Harris’ concurrence with Kelly was an incremental sharpening of criticism she made earlier in the day in remarks to reporters in Washington.
“We know what Donald Trump wants. He wants unchecked power,” she said, while also taking aim at something else Kelly said: that Trump expressed admiration for Nazi Germany’s Adolf Hitler and his generals.
Kelly is not the only former Trump aide to be quoted recently as thinking Trump wants to consolidate government power within the Oval Office if he is reelected.
Retired Army General Mark Milley, who was chairman of the Joint Chiefs of Staff during the Trump administration, called Trump “fascist to the core,” according to a new book by Watergate journalist Bob Woodward.
“I had suspicions when I talked to you about his mental decline and so forth, but now I realise he’s a total fascist,” Milley is quoted as saying in the book.
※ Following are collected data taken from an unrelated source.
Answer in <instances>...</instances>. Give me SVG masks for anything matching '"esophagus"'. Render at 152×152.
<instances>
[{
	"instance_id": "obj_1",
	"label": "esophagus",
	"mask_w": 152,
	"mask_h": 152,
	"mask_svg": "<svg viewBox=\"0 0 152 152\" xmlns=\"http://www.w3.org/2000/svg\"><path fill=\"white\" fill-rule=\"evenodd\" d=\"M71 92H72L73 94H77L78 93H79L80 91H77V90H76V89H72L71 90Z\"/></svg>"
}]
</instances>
In her CNN appearance, Harris said people who worked in the White House and knew Trump best should be listened to when they call him “unfit and dangerous.”
Kelly’s comments, in particular, amounted to “a 911 call to the American people,” she said.
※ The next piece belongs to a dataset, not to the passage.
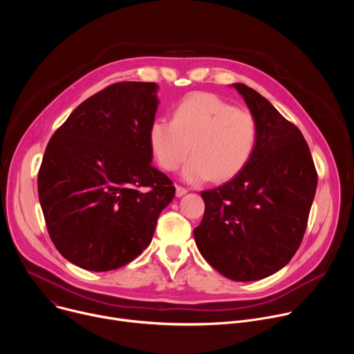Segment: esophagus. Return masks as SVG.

“No one standing behind the seal of the president of the United States of America should be in that position, saying they want to terminate the Constitution of the United States,” she said, a reference to a Trump social media post in which he claimed provisions of the Constitution could be waived in the event of election fraud. No court or election review of the 2020 balloting he’d contested found widespread fraud.
Though Harris’ comments marked an escalation of her rhetoric, Trump for his part has shown no shyness about calling his political opponents enemies of democracy, communists, Marxists and fascists.
As recently as Oct. 16, Trump told Fox News’ Harris Faulkner that Democrats were “the enemy from within.”
“They’re very dangerous. They’re Marxists and communists and fascists, and they’re sick,” he said.
Kamala Harris also tried during the town hall to highlight what she said was a big difference between her and Trump: that she, unlike him, wanted to take a pragmatic approach to policy.
“I think that the American people deserve to have a president who is grounded in what is common sense, what is practical and what is in the best interest of the people, not themselves,” she said.
But she may have undermined her message of bipartisanship somewhat by reiterating her position that the filibuster, the favoured procedural weapon of the minority party in the Senate to kill legislation, may need to be scrapped if the legal precedent of the overturned Roe v. Wade decision, giving women a national right to abortion, is to be revived.
Cooper asked how she would realistically try to reinstate Roe by codifying it into law, which would require House passage and a 60-vote supermajority in the Senate to overcome a filibuster.
“I think we need to take a look at the filibuster, to be honest with you,” she said.
In September, Harris told a Wisconsin Public Radio station she favoured at least a carve-out for abortion from the filibuster.
“I think we should eliminate the filibuster for Roe and get us to the point where 51 votes would be what we need to actually put back in law the protections for reproductive freedom,” she said.
Cooper also pressed Harris on whether she still believed a wall along the border with Mexico, one of Trump’s signature initiatives, was “stupid,” as Cooper said she had called it, even though a compromise border bill Harris said she supported would have included money for wall construction.
“You don’t think it’s stupid anymore?” Cooper asked.
“I think what he did and how he did it did not make much sense because he actually didn’t do much of anything,” Harris replied.
“But you do want to build some wall?” Cooper said.
“I want to strengthen our border,” Harris replied.